Rasa sakit, perih, nyeri, tak sebanding dengan naruni keibuannya yang menghentak seluruh tubuhnya tuk tetap bertahan.
Sekar mendekap buah hatinya begitu erat. Dia ingin melihat wajah, senyum, juga bola mata sang anak. Tapi, tidak ada suara. Tangisan, mana tangisanmu anakku? Sekar memukul-mukul tubuh sang anak. Sunyi.
Tangisan
itu pun pecah. Bukan, bukan tangisan dari mulut si bayi melainkan Sekar
yang sadar di dekapannya hanyalah seonggok daging tanpa jiwa. Dia
memeluknya penuh kasih sayang, menciuminya penuh cinta, rantaian air
mata di pipinya terasa hangat.
Sungguh kontras dengan hatinya yang membeku, sebeku udara malam ini.
*
Karena malam adalah selimut terbaik.
Sekar
telah sepenuhnya tak percaya. Terkikis oleh waktu. Dia membenci malam
juga sekutunya yang membiarkan dirinya berjalan menuju kehancuran.

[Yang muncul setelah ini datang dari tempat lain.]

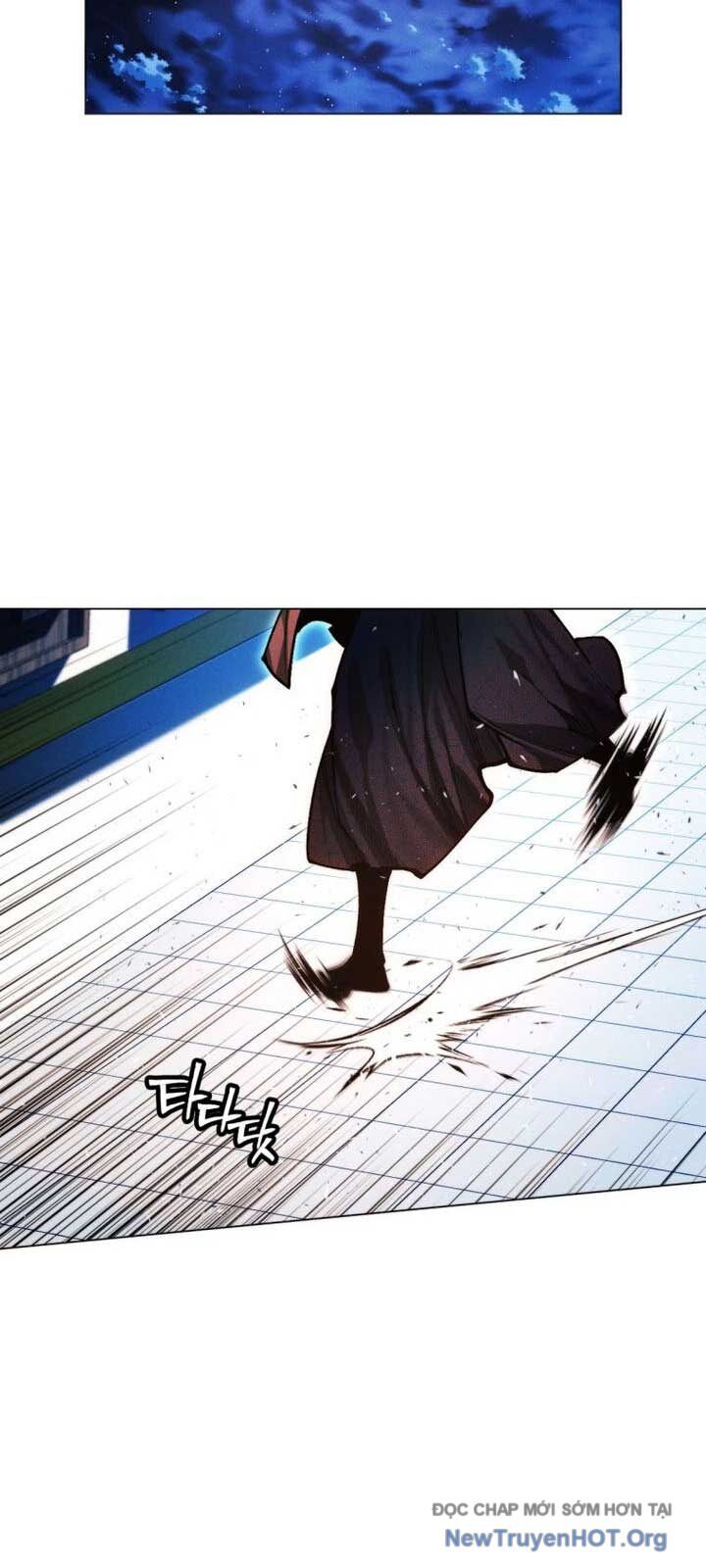 Chuyển Sinh Vào Thế Giới Võ Lâm - Chapter 141.2 - Page 55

Menyaksikan dalam kebisuan bara derita yang diinjak perempuan itu
bertahun-tahun lamanya.
Malam yang dengan congkak berpesta penuh cahaya, sementara dia sendiri menghitung hari yang telah dilaluinya penuh kegelapan.
Sekar membenci malam.
*
Sekar
terjaga dari 'tidur panjang'. Perjalanan hidupnya yang membenci malam,
berakhir di titik nadir. Dia tahu, dia tak sedang membenci malam seperti
yang dirasakannya selama ini atau mungkin benar dia memang membencinya, tapi 'malam' yang lain.
Dia
benci noda hitam hidupnya. Dia benci kekelaman hatinya. Dia benci
kepekatan dustanya. Dia benci gulita yang diciptakannya sendiri.
Sesungguhnya, dia membenci dirinya sendiri.
Dengan
kerendahan hati, dia datang mengetuk malam. Dan malam membuka tabir
yang menutupi sebuah lukisan wajah berkanvas awan. Sekar tersenyum.
Malam adalah dirinya.
Mulai kelam
belum buntu malam
kami masih terjaga…*
Di bumi Arafah, Di bawah langit bermata satu, 7-7-2011
* Puisi-puisi dikutip dari kumpulan puisi karya Chairil Anwar.
** Cerpen ini diterbitkan dalam antologi cerpen "Karena Aku Tercipta Istimewa" penerbit Medika.